Using PostgreSQL (currently 9.6, but upgrades are possible), I currently have the following database layout where customers can order products, which are themselves sorted into categories (products may be in multiple categories):

Orders
id -- PRIMARY KEY
customer_id -- FOREIGN KEY (Customer - id)
product_id -> FOREIGN KEY (Product - id)

Products
id -- PRIMARY KEY

Categories
id -- PRIMARY KEY

Product_Categories
product_id -- FOREIGN KEY (Product - id)
category_id -- FOREIGN KEY (Category - id)

Data volume

Now, I have a fairly large amount of orders (~30M) and a reasonable number of categories (~1K) and customers (~10K). There is around 30K Products, with an average of 3 products by category. Products may be moved from a category to another occasionally (let's say a once per month shuffle)

Query tendencies

My problem is that I want to have the following type of query run fast: "Get all Orders for customer whose product is in Category C". That would look like:

SELECT * FROM Orders 
JOIN Product_Categories ON Orders.product_id = Product_Categories.product_id
WHERE Orders.customer_id = X AND Product_Categories.category_id = Y

Indexing considerations

The best index I can think of is an index on customer_id in Orders, supported by a secondary index on Product_Categories.product_id. This leads to the following plan (not a real plan since the design I showed above is a very large simplification of the actual case):

 - Index Scan on Orders using index on customer_id ---> Returns ~10K Rows
 - 10K Joins done by Index Lookup on the product_id index of Product_Categories (MAIN TIME CONSUMER)
 - 9990 Rows Filtered Out.
 - 10 Rows Returned

I would like to have an index over (customer_id, category_id), but I haven't been able to find a way to do this. The best solutions I can think of is to add a column categories_id INTEGER[] and then either:

  1. Add a GIN index using categories_id and customer_id with the inclusion in list operator.
  2. Create 1000 Partial indexes on order_id.

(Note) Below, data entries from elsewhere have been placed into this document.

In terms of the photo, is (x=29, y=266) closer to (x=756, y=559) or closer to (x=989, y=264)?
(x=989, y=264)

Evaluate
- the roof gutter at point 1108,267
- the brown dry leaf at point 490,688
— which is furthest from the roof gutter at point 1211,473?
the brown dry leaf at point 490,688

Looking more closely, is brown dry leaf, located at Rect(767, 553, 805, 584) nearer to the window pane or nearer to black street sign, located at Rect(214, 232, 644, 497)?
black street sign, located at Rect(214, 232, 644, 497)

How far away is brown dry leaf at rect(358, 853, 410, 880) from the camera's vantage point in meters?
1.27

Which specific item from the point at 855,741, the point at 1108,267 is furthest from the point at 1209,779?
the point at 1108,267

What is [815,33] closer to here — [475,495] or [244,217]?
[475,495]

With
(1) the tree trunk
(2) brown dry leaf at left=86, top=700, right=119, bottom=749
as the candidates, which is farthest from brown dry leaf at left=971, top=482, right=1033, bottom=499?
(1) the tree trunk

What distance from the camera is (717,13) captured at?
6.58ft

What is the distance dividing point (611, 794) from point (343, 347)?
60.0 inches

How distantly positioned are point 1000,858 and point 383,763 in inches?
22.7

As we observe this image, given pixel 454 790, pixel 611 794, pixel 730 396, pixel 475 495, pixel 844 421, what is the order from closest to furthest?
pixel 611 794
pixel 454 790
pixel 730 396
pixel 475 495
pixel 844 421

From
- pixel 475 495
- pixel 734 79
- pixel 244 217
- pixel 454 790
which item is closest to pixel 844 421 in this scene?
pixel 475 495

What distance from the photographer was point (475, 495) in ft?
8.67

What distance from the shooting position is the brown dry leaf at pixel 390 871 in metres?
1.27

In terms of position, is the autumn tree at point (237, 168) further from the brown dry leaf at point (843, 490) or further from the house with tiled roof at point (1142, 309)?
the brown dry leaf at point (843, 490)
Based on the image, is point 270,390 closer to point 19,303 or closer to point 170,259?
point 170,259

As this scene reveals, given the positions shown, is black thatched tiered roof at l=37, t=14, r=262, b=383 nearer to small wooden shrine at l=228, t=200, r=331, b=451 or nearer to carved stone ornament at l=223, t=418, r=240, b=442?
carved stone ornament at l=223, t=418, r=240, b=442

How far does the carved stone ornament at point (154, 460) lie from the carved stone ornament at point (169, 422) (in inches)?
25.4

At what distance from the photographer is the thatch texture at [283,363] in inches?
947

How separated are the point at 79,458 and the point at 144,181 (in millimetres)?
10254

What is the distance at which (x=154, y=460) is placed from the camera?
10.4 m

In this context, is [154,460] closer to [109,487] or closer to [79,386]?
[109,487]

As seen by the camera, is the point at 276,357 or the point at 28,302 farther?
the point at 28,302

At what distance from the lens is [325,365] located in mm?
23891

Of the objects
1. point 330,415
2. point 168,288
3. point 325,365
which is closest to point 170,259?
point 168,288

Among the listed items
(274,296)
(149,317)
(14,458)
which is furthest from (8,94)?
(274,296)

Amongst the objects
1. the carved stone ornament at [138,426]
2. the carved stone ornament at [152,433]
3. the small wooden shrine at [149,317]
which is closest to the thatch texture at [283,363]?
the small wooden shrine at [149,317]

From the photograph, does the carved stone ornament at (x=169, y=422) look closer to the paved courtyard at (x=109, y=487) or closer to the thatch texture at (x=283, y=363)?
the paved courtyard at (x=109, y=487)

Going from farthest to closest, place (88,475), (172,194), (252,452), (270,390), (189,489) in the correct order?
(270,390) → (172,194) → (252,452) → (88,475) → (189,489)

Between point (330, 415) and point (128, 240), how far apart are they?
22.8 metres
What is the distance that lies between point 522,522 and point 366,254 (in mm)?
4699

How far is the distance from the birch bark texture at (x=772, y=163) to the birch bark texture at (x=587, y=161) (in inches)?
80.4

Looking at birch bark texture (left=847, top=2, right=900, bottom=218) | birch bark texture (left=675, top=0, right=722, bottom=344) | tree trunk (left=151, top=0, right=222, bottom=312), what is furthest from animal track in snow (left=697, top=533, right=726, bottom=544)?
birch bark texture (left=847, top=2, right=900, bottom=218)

In both cases, I would have to synchronize categories_id with the updates in the categoryproduct association tables, which is unfortunate.

Questions

My questions are:

  • Am I overthinking? Is the "filtering out 10k" rows not that bad of a
    problem and any solution I can think of will make the problem worse?
  • Am I missing something? Can I be efficient without changing my database schema?
  • Assuming I should change my database schema, what is the best way to do so?

Best Answer

If you have an index on product_categories (category_id), as well as the one you already have on orders (customer_id) then this type of query should be very fast. You can do a highly specific index scan on each table separately, then hash join the results.

https://explain.depesz.com/s/JEpZ

If that isn't fast enough for you, or you can't get it to use such a plan even when you have indexes in place, then I'm afraid you will have to give us a lot more info, like the actual query plan including timing, and what time you hope to achieve.